No texto sobre a classificação dos contactos, por que letras passou o número de telefone do ginecologista?

Texto:
========

12.12.07

de A a Z

sempre me interessaram nomes e formas de tratamento. mas agora, depois do upgrade de computador e telemóvel, as questões teóricas e práticas em torno desta 'problemática' adquiriram dimensões inesperadas. devido sobretudo ao meu carácter obsessivo, mas também às possibilidades abertas ad eternum pela tecnologia apple. se até agora, os instrumentos de que dispunha (papel e lápis) me obrigavam, em certo momento, a parar de questionar os sistemas de classificação e, melhor ou pior, optar por um deles, neste caso posso mudar de abordagem todas as noites durante a insónia.
tem sido o que tenho vindo a fazer, roeada, à esquerda pelo i-phone e à direito pelo novo mac os leopardo ligados entre si por um ténue fio muito curto no qual tento não me deixar enredar.
como classificar, nos contactos, o sr. jorge (lima) das persianas? não quero inclui-lo em 'p' (de 'persianas) muito menos em 's' (de 'senhor' como faz muito boa gente minha conhecida). mas a verdade é que se o categorizo em 'l' (como faço com todos os não me arranjam nada), sei que da próxima vez que a persiana se avariar não vou encontrar o número de telefone dele. e a d. amélia cabeleireira? neste caso, a questão complica-se quer do ponto de vista teórico - como descrever os mecanismos sociais que possibilitam a A lidar com B, numa base semanal e emocionalmente próxima, apenas lhe conhecendo o nome próprio (situação que, naturalmente, não se verifica no sentido oposto); quer do ponto de vista prático - como arranjar um pretexto para lhe perguntar pelo apelido?
as mesmas questões levantadas pela classificação de 'subordinados' se colocam na classificação dos 'superordinados'. só muda o ponto de vista e, como tal, a atitude do classificador. que, do paternalismo culpabilizado, desliza para o filialismo revoltado. os médicos são um bom exemplo. tal como me indigna que determinado clínico, a quem trato por 'doutor + apelido', me trate pelo meu nome próprio, também me rebelo interiormente por o incluir em 'd' (o que desde logo lhe confere, pelo menos na minha agenda, um estatuto social superior a muitos dos meus amigos que além de licenciados como ele, têm graus académicos superiores como 'mestres', 'doutorados', 'catedráticos', etc). por outro lado não gosto de dissolver entre os outros mortais um tipo do qual depende toda, ou importante parte (os olhos, o juízo, etc) da minha vida. além disso, ao fazê-lo estaria a fazer com ele o que não gosto que ele faça comigo. mas não é só no plano da radical (apetecia dizer ontológica) desigualdade social que lido mal com os números de telefone dos membros desta classe profissional. também as especializações se revelam particularmente difícil à classificação dos seus números de telefone. o do ginecologista, por exemplo, tem andado do 'd' para o 'g' passando pelo 'a'. também não gosto de ter o telefone do otorrino junto com o do oftalmologista, especialidades com estatutos absolutamente diferentes para mim. mas, por mais volta que dê, pela especialidade ou pelo órgão, não consigo sair do 'o' e também não estou disposta a largar o preconceito social que me impede de usar o 'v' para o oftalmologista.

========

(Registos de uma coleção)
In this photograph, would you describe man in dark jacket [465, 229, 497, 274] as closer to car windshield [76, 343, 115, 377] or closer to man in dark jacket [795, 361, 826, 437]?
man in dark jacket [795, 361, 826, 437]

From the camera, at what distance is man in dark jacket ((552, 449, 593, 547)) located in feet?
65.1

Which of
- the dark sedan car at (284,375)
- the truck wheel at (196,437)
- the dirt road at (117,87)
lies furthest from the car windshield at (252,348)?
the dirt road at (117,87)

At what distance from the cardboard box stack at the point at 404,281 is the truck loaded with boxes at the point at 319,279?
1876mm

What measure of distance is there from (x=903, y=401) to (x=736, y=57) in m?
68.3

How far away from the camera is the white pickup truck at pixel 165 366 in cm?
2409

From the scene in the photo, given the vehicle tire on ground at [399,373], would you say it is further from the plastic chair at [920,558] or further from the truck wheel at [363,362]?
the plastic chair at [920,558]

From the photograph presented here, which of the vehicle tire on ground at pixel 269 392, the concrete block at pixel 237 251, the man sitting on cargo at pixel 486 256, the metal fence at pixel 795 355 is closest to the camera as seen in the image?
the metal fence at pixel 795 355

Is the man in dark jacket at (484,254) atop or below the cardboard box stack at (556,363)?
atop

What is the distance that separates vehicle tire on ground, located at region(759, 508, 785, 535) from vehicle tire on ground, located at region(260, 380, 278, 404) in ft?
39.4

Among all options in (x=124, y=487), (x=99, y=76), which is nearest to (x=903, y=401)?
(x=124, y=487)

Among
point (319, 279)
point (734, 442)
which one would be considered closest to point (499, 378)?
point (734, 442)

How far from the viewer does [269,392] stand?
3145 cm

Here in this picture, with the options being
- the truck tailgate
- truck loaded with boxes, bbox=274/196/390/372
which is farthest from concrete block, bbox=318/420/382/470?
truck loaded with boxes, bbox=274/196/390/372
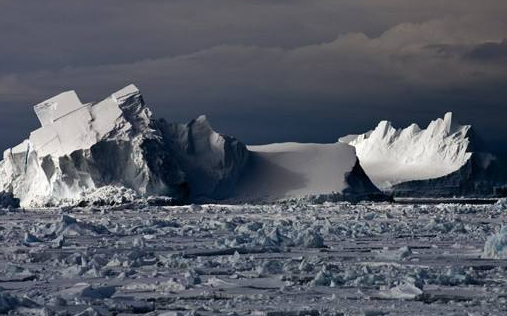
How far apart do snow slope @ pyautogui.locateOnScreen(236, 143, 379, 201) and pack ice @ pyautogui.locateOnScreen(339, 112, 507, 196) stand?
8094 mm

========

Resposta à tarefa: Passou do 'd' para o 'g', passando pelo 'a'.